YANGINLARDA NE KADAR DONANIMLIYIZ!!!!

Yazın gelmesi ve havaların ısınması ile yangınlar da baş gösterdi. Bana göre doğal afetlerin çerisinde en tehlikeli olanı !! Zira, rüzgarın yönü ile her yana yayılabildiği gibi, ateş söndürmek insan gücünden çok , donanımlı araç ve gereç gerektirmektedir. Yıllardan beridir süregelen yangınlar için bir yangın söndürme helikopterimiz olamadı.

Fakat sarayımız var, hem de en şatafatlısından!!! Meclisin efendilerinin altında son model RHA’larını da yabana atmayalım.
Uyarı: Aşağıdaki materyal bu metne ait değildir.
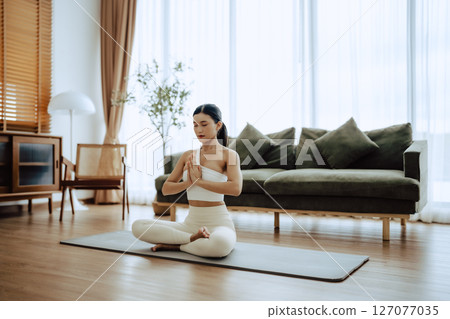 Young Asian woman meditating in lotus position at home 127077035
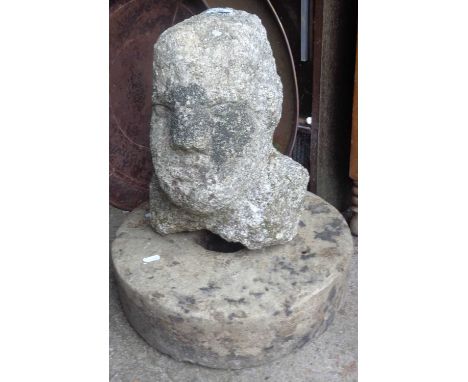 A Celtic stone head of a man, 14" tall, standing with an old grindstone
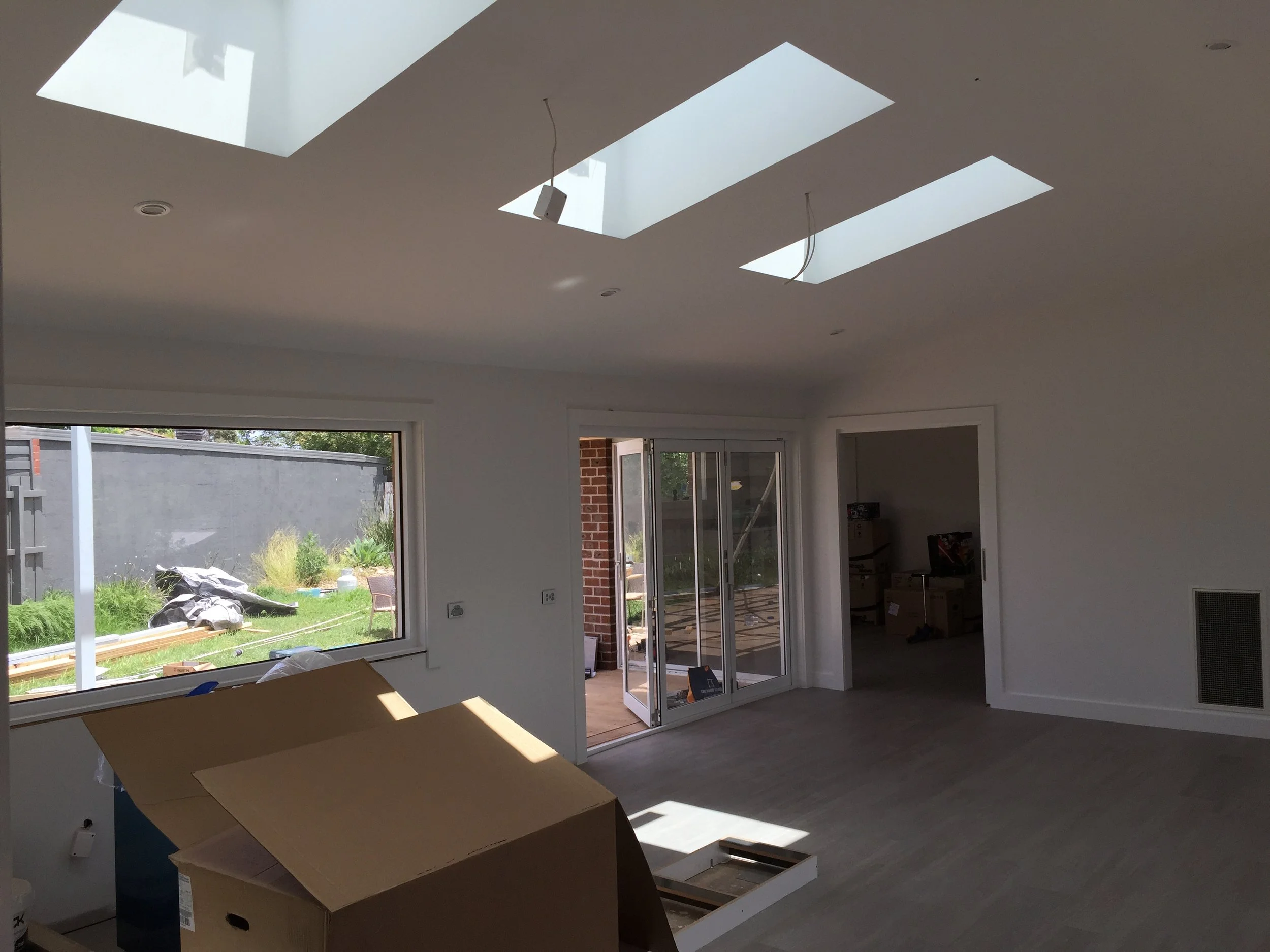 Interior of a house under construction with large skylight windows in the ceiling, sliding glass door leading to an outdoor yard, and construction materials and tools scattered inside.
Devletin bu konuda aldığı tedbir ise Orman Dairesine her yıl düzenli olarak 1Nisan-30 Kasım tarihleri arasında 125 kişilik “Geçici Mevsimlik İşçi” adı altında “Yangın Hazır Kuvvet Ekibi” kurmak ve hazır bulundurmaktır. Bu timin oldukça hazırlıklı, deneyimli olduğu bana gelen bilgiler arasındadır. Lakin, geçen günkü yangında yine bana gelen bilgiler arasında bu timin üzerindeki kıyafetlerin yangına dayanıklı olmadığı, keza ayaklarındaki botların da öyle olduğu ve ekipmanların kullandığı yangın söndürme hortumlarının ise çürük olduğu ve bu yüzden yangının kısa zamanda geniş bir alana yayıldığı ve söndürmekte zorlandıkları yönündeydi.
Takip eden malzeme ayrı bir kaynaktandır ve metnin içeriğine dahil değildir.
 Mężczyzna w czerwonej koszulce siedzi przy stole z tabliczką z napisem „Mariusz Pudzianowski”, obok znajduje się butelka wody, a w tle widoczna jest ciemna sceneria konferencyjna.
Görmedim ama bana gelen bu bilgiyi paylaşmak istedim. Çünkü, önemli olan yangınlar için bir ekip hazırlarken, bu ekibin kullanacağı her türlü malzemenin de yangına dayanıklı ve yeni olmasıdır. Zira havadan söndürme helikopterimiz yoktur. GKK’nın tedariki ile bir helikoptere aparat alınarak yangın söndürmek için 1 saat gibi bir süre zarfında hazırlanarak (aparatın helikoptere monte edilme süresi) denizden veya göletten su taşımaya başlayabilir.
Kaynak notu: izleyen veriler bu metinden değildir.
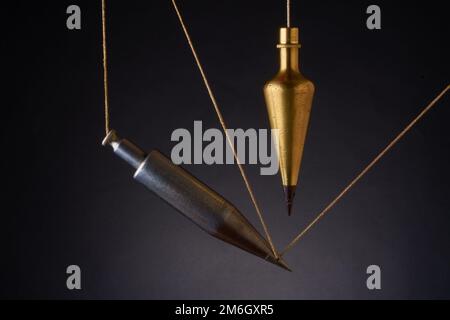 Plumb bobs, antique surveying equipment Stock Photo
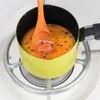 A close-up shot of a small, light yellow saucepan with a wooden spoon stirring a bright orange liquid with seeds inside. The saucepan is placed on a stove grate. Náhled obrázku produktu
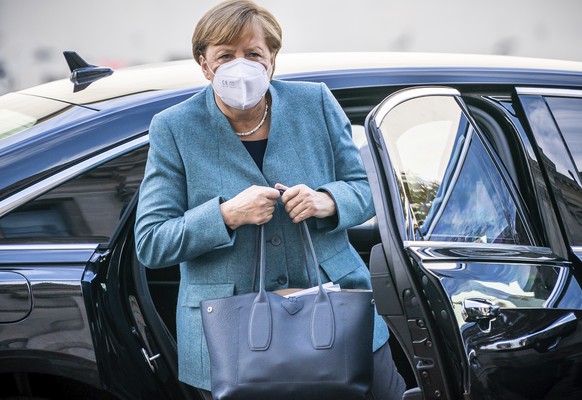 German Chancellor Angela Merkel wears a face mask as she arrives for the meeting of the CDU/CSU parliamentary group at the Reichstag building, home of the German federal parliament, in Berlin, Germany ...
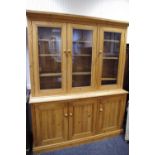 A pine dresser, three glazed doors to top,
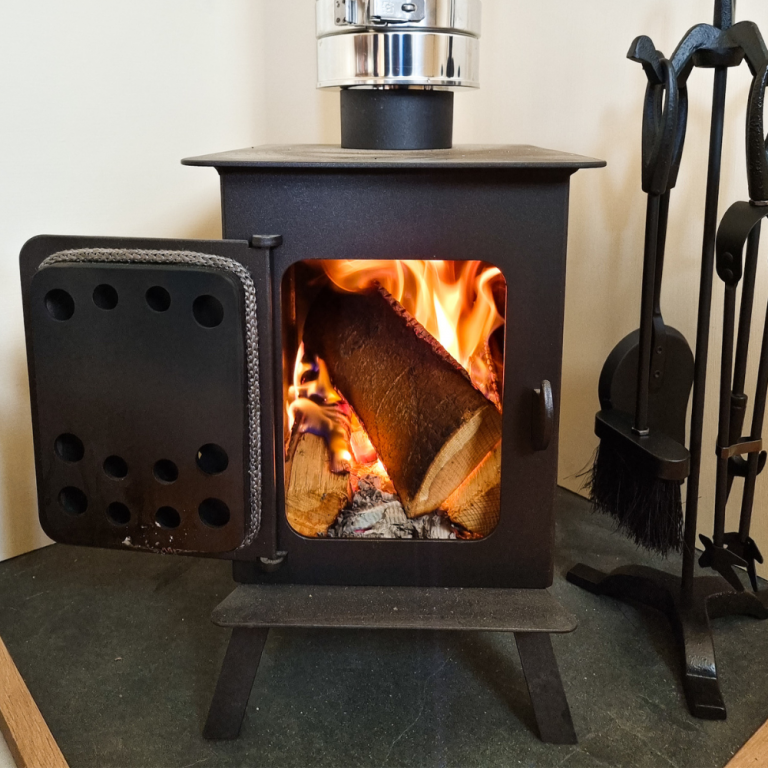 Classicshepherdhutwithroaringfireinsidewoodburner 768x768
Tabii yeterli göletimiz de var mı diyecek olursanız, göletlerimizin durumu ortadadır!!! Ayrıca, bu helikopterleri kullanacak deneyimli pilotlarımız da var mıdır, bu da ayrı bir soru!!!! Bir başka sorun ise muhtelif yerlerde bulunan yangın gözetleme kulelerinde görevli elemanlar düzenli olarak nöbet tutuyor mu? Bunları hangi birim ve ne şekilde tedarik edip, kontrolünü sağlamaktadır? Kısacası, Devletin bu konudaki koordinesi ve etkisi tartışılır ve cevaplanması gereken sorular hep havada asılı kalır.

Bu arada geçtiğimiz gün Yamaçköy’de çıkan yangında Sivil Afet Timi Derneği (SAT) , Kıbrıs Türk Arama Kurtarma Derneği ve gönüllü bu işe katkı koyanların gayretini de yabana atmamak gerekir. Yeri gelmişken bu gönüllü vatansever yüreklere de teşekkür ederim. Devletin bu konudaki açığını fazlası ile kapatmakta, kendi olanakları dahlinde canla başla uğraşmaktadırlar.

Hükümet edenlerin ne yaptığını soracak olursanız, ne memleket umurlarında, ne yangınlar, ne çevre, ne de gönüllü bu işe emek harcayanlar umurlarında!!!
Dert, makam ve seçim derdi şuan için, gerisi boş onlar için!!!